Le Solennel se tait, les parois des soufflets collées.
— Faut interrompre ? demande-t-il, je fais dans la longueur aujourd’hui biscotte le chapitre est prépondérant.
Nous nous consultons par des hochements de tête. Certains regardent leurs tocantes.
Je prends la responsabilité.
— M’sieur le professeur, interpellé-je, les plus pressés n’ont qu’à filer, les autres resteront.
— Gi go ! répond le professeur de bonnes manières.
Un jeune gars qui frétille du kangourou depuis un moment se dresse, un peu gêné, et bredouille qu’il a rendez-vous chez le dentiste. Béru le flagelle d’un regard limoneux comme une tanche.

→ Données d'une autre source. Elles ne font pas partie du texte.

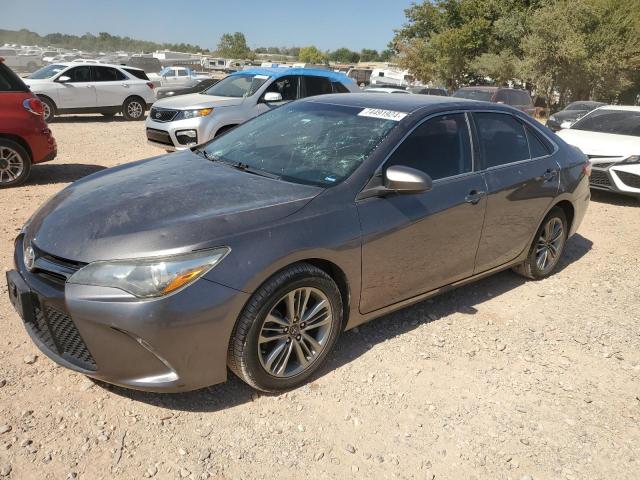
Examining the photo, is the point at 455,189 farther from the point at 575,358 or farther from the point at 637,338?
the point at 637,338

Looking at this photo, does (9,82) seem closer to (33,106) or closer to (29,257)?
(33,106)

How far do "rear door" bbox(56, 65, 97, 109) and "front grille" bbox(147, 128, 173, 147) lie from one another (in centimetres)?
660

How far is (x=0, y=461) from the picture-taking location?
2398 millimetres

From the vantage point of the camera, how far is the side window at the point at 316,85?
977cm

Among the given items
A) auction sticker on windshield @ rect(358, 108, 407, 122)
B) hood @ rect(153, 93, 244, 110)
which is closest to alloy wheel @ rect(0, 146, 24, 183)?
hood @ rect(153, 93, 244, 110)

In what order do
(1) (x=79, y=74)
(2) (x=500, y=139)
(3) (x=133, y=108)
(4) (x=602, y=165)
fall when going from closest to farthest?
(2) (x=500, y=139)
(4) (x=602, y=165)
(1) (x=79, y=74)
(3) (x=133, y=108)

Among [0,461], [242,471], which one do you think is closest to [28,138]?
[0,461]

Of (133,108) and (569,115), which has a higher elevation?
(569,115)

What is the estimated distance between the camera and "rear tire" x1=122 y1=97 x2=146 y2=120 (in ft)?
50.9

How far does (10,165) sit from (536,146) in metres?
6.42

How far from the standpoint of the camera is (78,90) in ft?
47.1

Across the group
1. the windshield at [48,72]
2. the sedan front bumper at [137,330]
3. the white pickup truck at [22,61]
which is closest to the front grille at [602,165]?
the sedan front bumper at [137,330]

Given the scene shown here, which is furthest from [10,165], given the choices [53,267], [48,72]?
[48,72]

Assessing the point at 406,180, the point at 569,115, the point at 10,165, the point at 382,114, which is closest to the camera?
the point at 406,180
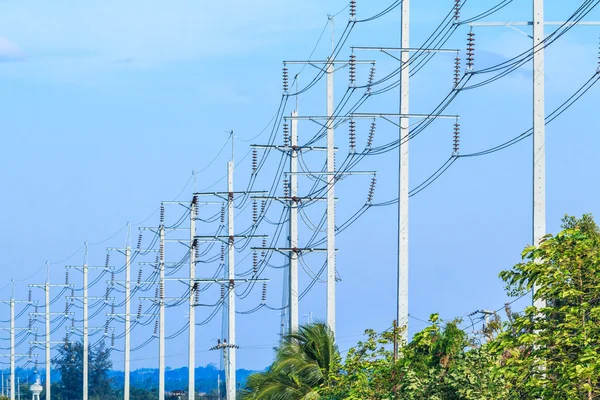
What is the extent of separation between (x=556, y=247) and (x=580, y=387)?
232cm

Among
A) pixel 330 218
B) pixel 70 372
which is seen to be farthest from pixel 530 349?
pixel 70 372

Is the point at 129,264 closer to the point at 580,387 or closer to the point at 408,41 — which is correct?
the point at 408,41

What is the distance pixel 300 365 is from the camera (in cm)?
3928

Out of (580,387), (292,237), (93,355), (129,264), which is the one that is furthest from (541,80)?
(93,355)

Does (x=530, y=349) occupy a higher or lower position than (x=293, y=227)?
lower

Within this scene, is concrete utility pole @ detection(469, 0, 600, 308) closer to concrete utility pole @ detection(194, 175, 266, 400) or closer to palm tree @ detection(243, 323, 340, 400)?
palm tree @ detection(243, 323, 340, 400)

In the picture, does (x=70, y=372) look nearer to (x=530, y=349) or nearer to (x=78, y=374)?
(x=78, y=374)

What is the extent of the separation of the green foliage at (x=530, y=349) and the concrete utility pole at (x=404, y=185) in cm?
131

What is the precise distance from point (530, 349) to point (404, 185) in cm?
1514

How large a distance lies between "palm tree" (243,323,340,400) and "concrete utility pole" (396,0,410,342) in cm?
509

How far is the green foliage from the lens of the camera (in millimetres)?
18906

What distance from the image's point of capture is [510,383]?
20.1 meters

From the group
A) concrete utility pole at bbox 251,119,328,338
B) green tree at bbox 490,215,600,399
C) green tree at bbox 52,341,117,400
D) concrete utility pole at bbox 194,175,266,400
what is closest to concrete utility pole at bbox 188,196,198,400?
concrete utility pole at bbox 194,175,266,400

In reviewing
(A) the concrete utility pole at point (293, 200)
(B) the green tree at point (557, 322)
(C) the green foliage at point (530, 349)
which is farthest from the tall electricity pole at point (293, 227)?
(B) the green tree at point (557, 322)
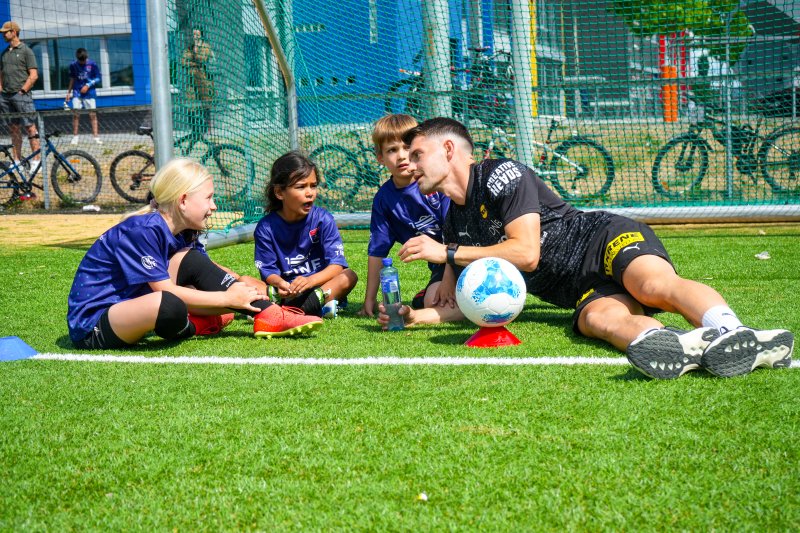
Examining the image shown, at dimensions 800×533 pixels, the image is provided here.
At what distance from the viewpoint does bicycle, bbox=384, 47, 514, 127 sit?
938 centimetres

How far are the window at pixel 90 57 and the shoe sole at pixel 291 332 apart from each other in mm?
20611

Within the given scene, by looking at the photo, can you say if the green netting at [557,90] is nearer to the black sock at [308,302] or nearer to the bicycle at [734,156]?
the bicycle at [734,156]

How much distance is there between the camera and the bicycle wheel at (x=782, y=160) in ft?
31.3

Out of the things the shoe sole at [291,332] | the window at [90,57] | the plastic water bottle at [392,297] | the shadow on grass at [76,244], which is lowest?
the shoe sole at [291,332]

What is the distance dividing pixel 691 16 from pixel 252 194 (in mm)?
5567

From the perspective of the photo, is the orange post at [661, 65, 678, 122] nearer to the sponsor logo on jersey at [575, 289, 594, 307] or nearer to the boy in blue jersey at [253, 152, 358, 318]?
the boy in blue jersey at [253, 152, 358, 318]

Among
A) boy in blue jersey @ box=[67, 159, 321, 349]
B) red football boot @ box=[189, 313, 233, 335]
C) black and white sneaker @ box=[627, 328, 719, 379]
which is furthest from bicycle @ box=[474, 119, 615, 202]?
black and white sneaker @ box=[627, 328, 719, 379]

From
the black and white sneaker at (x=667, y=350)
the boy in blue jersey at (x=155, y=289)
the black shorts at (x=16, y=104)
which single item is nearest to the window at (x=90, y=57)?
the black shorts at (x=16, y=104)

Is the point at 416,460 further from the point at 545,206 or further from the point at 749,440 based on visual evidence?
the point at 545,206

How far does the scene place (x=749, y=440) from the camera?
2508 mm

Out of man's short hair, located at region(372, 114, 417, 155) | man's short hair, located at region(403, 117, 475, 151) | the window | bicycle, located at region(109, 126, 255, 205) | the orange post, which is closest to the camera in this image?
man's short hair, located at region(403, 117, 475, 151)

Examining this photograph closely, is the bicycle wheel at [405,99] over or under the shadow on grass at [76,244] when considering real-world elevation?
over

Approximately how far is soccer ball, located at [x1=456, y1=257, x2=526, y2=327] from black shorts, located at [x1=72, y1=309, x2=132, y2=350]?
1.74 m

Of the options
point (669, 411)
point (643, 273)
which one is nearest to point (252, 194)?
point (643, 273)
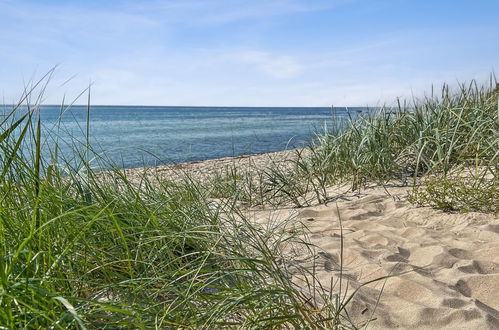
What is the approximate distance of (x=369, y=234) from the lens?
3.56 meters

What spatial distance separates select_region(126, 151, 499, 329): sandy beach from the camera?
231 cm

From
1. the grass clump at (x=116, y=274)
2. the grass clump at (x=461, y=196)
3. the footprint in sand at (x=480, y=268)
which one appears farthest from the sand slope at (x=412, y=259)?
the grass clump at (x=116, y=274)

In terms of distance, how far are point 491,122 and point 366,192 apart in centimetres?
131

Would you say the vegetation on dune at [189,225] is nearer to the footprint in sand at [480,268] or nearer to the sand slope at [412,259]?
the sand slope at [412,259]

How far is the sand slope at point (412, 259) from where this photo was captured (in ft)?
7.59

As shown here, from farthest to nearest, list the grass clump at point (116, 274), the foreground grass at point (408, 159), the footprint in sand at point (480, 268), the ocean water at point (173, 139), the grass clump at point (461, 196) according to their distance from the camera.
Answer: the foreground grass at point (408, 159) < the grass clump at point (461, 196) < the ocean water at point (173, 139) < the footprint in sand at point (480, 268) < the grass clump at point (116, 274)

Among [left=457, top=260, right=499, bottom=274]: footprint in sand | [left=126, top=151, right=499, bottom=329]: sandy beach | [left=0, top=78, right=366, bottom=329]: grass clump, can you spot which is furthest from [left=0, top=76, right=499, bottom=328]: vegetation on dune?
[left=457, top=260, right=499, bottom=274]: footprint in sand

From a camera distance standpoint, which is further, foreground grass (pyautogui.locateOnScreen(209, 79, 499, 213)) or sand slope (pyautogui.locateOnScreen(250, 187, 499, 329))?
foreground grass (pyautogui.locateOnScreen(209, 79, 499, 213))

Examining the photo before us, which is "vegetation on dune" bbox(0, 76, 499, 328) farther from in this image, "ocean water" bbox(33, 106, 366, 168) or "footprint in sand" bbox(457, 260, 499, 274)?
"footprint in sand" bbox(457, 260, 499, 274)

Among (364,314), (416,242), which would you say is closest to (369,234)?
(416,242)

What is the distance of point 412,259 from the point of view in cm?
309

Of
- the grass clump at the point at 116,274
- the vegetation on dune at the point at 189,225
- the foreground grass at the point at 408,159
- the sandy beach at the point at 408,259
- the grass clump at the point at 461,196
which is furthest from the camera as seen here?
the foreground grass at the point at 408,159

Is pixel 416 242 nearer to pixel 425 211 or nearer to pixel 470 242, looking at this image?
pixel 470 242

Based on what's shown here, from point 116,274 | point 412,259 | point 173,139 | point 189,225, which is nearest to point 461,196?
point 412,259
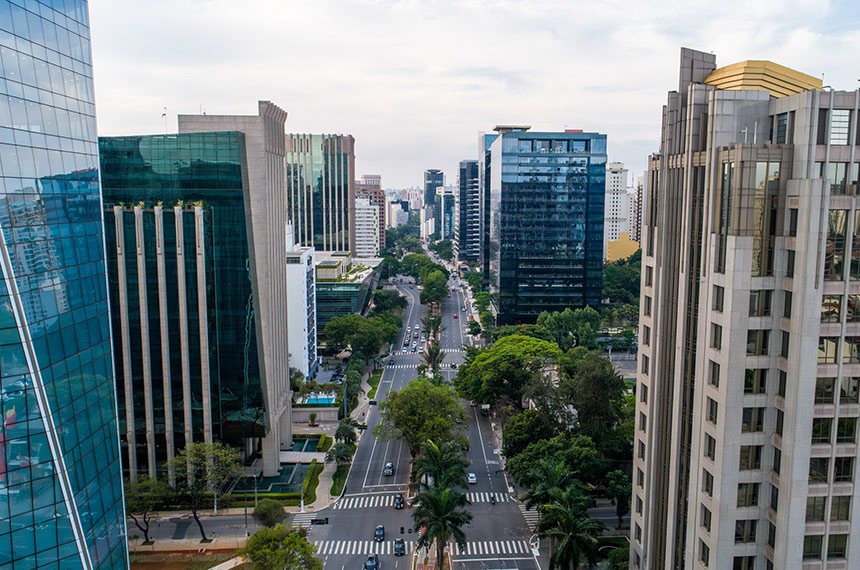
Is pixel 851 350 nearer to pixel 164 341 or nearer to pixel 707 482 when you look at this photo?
pixel 707 482

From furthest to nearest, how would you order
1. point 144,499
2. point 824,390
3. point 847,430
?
point 144,499, point 847,430, point 824,390

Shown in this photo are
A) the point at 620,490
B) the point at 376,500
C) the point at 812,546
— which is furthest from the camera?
the point at 376,500

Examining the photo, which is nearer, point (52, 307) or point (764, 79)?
point (52, 307)

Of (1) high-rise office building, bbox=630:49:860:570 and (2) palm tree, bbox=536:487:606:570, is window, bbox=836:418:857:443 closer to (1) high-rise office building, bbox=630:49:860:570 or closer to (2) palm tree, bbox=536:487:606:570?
(1) high-rise office building, bbox=630:49:860:570

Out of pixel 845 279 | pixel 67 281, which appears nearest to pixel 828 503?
pixel 845 279

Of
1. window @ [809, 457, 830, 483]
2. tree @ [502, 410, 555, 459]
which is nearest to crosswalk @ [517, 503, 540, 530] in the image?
tree @ [502, 410, 555, 459]

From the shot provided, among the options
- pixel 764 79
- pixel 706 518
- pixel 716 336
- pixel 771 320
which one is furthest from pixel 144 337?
pixel 764 79

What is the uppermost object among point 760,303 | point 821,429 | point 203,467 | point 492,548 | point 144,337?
point 760,303
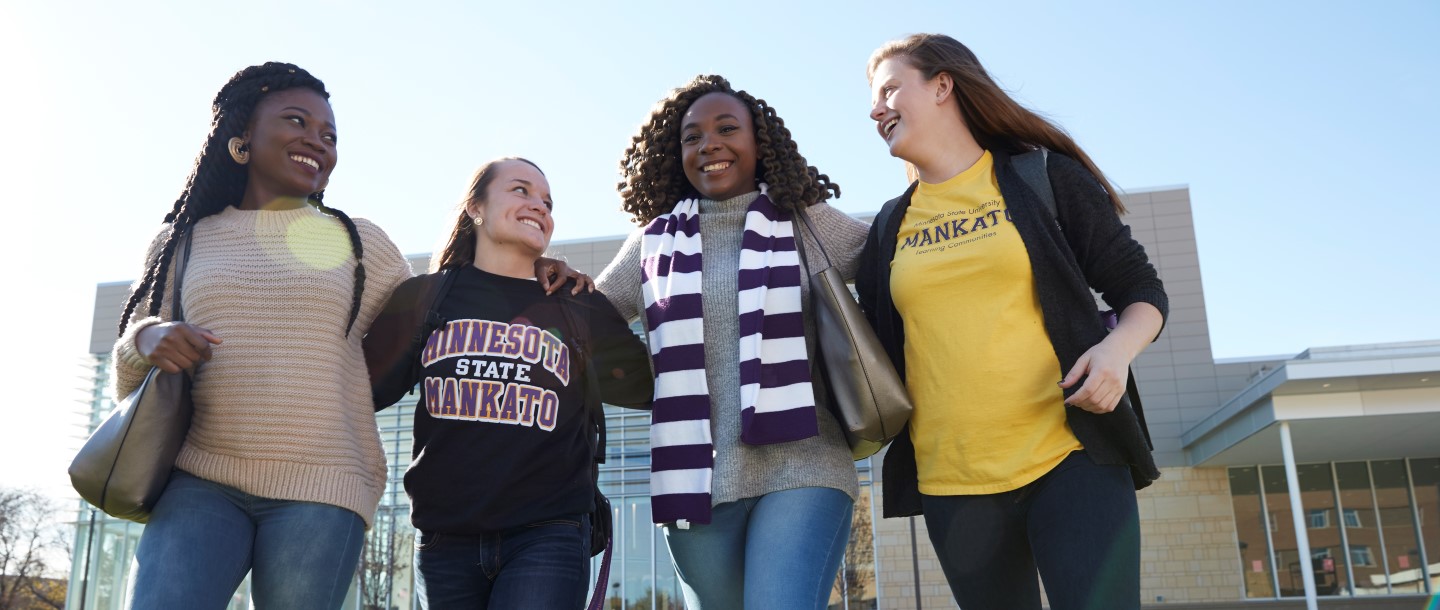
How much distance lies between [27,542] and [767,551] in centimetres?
3746

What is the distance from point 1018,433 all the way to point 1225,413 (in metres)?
13.5

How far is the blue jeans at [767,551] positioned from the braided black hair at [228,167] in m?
1.14

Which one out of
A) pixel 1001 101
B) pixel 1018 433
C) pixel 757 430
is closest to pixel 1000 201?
pixel 1001 101

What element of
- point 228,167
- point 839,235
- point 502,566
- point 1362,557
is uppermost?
point 228,167

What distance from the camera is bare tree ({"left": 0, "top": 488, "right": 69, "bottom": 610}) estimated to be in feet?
104

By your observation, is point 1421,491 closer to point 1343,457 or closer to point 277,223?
point 1343,457

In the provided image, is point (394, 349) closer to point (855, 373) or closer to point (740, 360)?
point (740, 360)

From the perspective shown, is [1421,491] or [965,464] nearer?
[965,464]

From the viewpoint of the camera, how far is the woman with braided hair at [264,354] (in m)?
2.45

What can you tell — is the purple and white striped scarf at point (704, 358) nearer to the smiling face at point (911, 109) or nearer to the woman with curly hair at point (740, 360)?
the woman with curly hair at point (740, 360)

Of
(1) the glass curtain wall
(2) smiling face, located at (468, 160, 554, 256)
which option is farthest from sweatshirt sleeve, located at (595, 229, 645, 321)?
(1) the glass curtain wall

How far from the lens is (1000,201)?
2.74 meters

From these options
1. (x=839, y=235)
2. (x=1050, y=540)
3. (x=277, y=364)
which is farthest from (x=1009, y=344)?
(x=277, y=364)

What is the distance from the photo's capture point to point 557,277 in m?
3.04
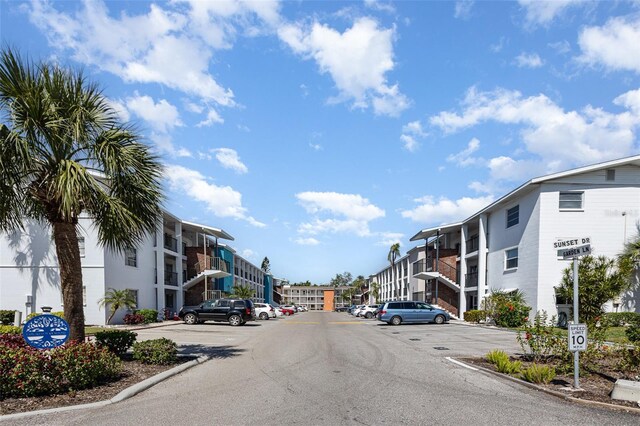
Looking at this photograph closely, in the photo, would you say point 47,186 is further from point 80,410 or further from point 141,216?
point 80,410

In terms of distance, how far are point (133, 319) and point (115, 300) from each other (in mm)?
2063

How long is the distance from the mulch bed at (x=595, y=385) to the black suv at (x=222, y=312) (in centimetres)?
2141

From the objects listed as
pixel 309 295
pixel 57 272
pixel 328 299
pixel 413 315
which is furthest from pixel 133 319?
pixel 309 295

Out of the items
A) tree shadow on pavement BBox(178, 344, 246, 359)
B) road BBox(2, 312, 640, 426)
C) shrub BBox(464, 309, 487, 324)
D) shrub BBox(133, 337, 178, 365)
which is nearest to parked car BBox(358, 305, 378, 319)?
shrub BBox(464, 309, 487, 324)

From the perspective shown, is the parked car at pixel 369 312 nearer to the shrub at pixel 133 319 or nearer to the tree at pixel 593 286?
the shrub at pixel 133 319

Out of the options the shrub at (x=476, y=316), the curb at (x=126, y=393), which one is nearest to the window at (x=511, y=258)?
the shrub at (x=476, y=316)

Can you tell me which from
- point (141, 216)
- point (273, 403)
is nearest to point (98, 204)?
point (141, 216)

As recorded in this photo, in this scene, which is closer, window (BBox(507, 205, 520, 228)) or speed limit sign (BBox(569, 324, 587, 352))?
speed limit sign (BBox(569, 324, 587, 352))

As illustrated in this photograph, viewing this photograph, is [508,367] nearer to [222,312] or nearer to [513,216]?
[513,216]

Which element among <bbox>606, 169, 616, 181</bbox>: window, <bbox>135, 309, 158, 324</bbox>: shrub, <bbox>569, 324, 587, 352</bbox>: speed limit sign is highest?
<bbox>606, 169, 616, 181</bbox>: window

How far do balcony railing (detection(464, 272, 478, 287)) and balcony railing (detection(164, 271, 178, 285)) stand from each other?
24.9 m

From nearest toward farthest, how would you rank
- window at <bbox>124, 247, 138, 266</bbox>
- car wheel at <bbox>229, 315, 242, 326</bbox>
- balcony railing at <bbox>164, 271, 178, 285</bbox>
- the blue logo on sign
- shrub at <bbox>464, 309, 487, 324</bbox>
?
1. the blue logo on sign
2. window at <bbox>124, 247, 138, 266</bbox>
3. car wheel at <bbox>229, 315, 242, 326</bbox>
4. shrub at <bbox>464, 309, 487, 324</bbox>
5. balcony railing at <bbox>164, 271, 178, 285</bbox>

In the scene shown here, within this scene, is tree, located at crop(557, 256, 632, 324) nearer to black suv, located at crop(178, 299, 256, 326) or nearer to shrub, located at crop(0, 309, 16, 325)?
black suv, located at crop(178, 299, 256, 326)

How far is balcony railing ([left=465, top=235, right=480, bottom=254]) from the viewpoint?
3722 centimetres
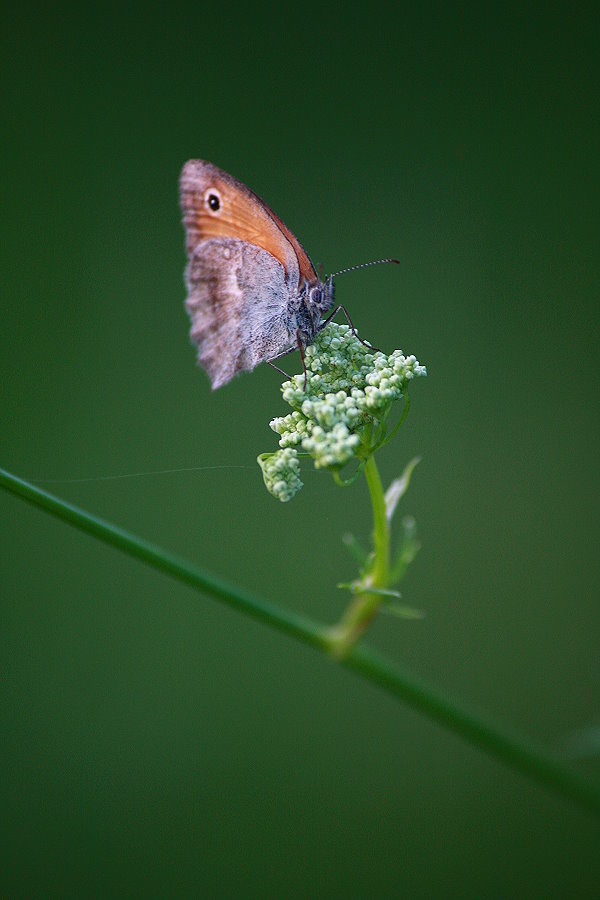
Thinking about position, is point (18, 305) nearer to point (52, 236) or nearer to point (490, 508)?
point (52, 236)

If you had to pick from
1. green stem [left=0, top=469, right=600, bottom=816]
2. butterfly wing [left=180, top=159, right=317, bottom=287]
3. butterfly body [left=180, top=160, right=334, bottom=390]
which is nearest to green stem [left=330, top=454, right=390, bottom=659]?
green stem [left=0, top=469, right=600, bottom=816]

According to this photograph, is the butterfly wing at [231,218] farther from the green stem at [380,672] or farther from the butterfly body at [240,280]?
the green stem at [380,672]

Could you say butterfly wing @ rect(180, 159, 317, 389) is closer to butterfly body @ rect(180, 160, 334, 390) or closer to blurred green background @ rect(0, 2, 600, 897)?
butterfly body @ rect(180, 160, 334, 390)

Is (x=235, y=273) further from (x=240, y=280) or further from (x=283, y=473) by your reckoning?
(x=283, y=473)

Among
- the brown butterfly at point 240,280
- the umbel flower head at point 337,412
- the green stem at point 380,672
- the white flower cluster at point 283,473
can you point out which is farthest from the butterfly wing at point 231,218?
the green stem at point 380,672

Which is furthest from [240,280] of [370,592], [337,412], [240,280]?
[370,592]

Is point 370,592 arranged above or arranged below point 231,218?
below

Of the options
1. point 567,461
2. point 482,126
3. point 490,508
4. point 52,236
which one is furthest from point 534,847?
point 52,236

— C’est ça, va te faire couronner la molaire, mon grand, lui dit-il. Mais c’est pas avec une ratiche colmatée que tu pourras éduquer tes grands garçons, plus tard.
Le condisciple fuit sous les huées. Béru hausse les épaules.
— Se défoncer la bagouze pour s’entendre répondre le dentiste, soupire-t-il, ça incite pas au professorat !
Mais il a l’abnégation rapide.
— Faut que je dise une broque sur la façon de jaffer des jeunes gens. J’ai remarqué que de nos jours, le jeune homme se nourrit mal. Il la trouve secondaire, la becquetance, presque superflue. Il tortore n’importe quoi, n’importe où. C’est désastreux comme mœurs, cette négligence. Ça pousse le gargotier au bâclage. Ça développe l’hamburgère, cette tristesse de la nouvelle cuisine. Des boulettes, comme à vot’ Médor ! La carotte râpée, la viande hachée, le yaourt, v’là le menu de l’adolescent moderne ! Je jure ! Ou alors, pour les snobinards le sandwich-clube ; autrement dit de la poubelle en tartines ! On y trouve de tout : des bouts de tomate, des miettes de poulet… comme si ça serait déjà été bouffé une première fois ! Très peu pour moi, merci ! La faillite de la mange, c’est dramatique ; car enfin le Français, à part le Gaullisme sauveur, qu’est-ce qu’il a pour se faire valoir ? La 2 CV, le petit Larousse et sa cuisine, non ? Vous voyez autre chose, vous ? Le jeune homme, maintenant, la mangeaille lui fait honte. Gandhi ! il est bon pour gober le repas-pilule ! Ou même le repas-suppositoire ! Un coup de pouce dans le train et le voilà calorifugé à bloc, la panse garnie, la vitamine en place !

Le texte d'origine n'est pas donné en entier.